The present invention also provides a glass funnel for a cathode ray tube having a plurality of sets of electron guns and corresponding deflection yoke coils in one glass funnel body portion, and scanning electron beams in divided regions by the electron guns and deflection yoke coils. It can be applied. In this case, the present invention provides a remarkable effect.

In addition, the sealing portion can be further thinned to reduce the temperature difference between the inner surface and the outer surface so as to suppress thermal stress due to heat treatment during assembly of the cathode ray tube. Therefore, the present invention can easily manufacture a cathode ray tube having sufficient strength to avoid breakage of the glass bulb.

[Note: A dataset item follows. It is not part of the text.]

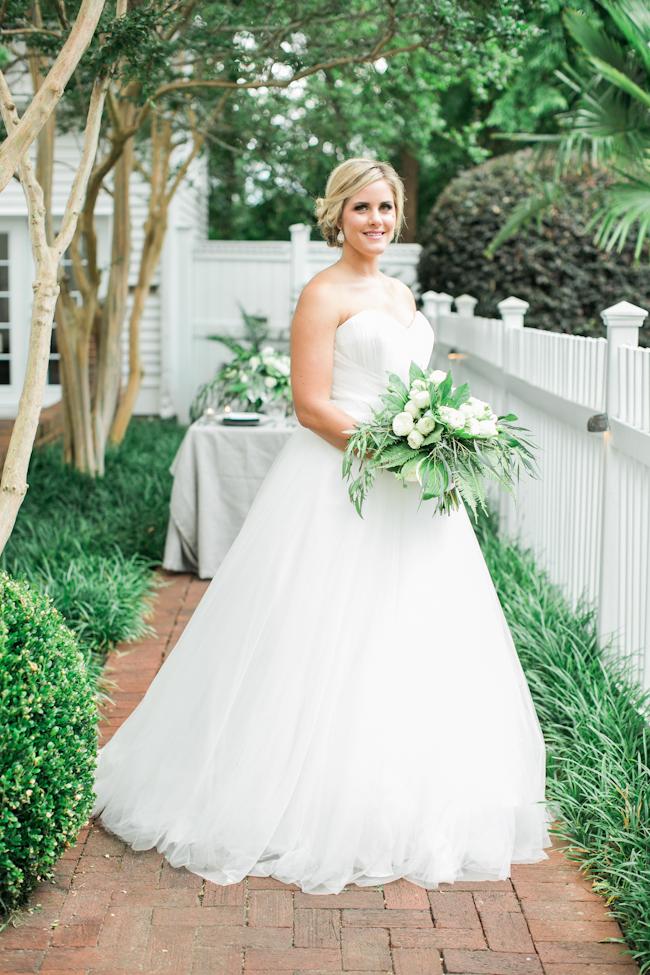sc weddings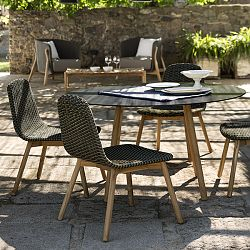 Teak and Wicker Outdoor Dining Collection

It is apparent that various modifications and variations of the present invention are possible in light of the above teachings. It is, therefore, to be understood that within the scope of the appended claims, the invention may be practiced otherwise than as explicitly described herein.

Claims (8)

delete A glass rectangle for a cathode ray tube having an almost rectangular opening end joined to a panel part, the neck part for storing an electron gun, a yoke part for mounting a deflection yoke coil, and a body part for forming between the opening end part and the yoke part. In The body portion has a funnel shape that is continuously changed from the open end portion to the yoke portion, and the contour lines from the open end portion of the outer surface of the body portion have a curvature that is convex outwardly at the center portion of the four sides and a convex curvature inwardly at the diagonal portion. Glass funnel for cathode ray tube characterized in that it has. delete delete The method of claim 2, The body portion has a glass funnel for a cathode ray tube, characterized in that it has an inner surface substantially the same or similar to the outer surface. delete delete The method of claim 2, A glass funnel for a cathode ray tube, characterized in that a plurality of neck portion and yoke portion is formed in the body portion.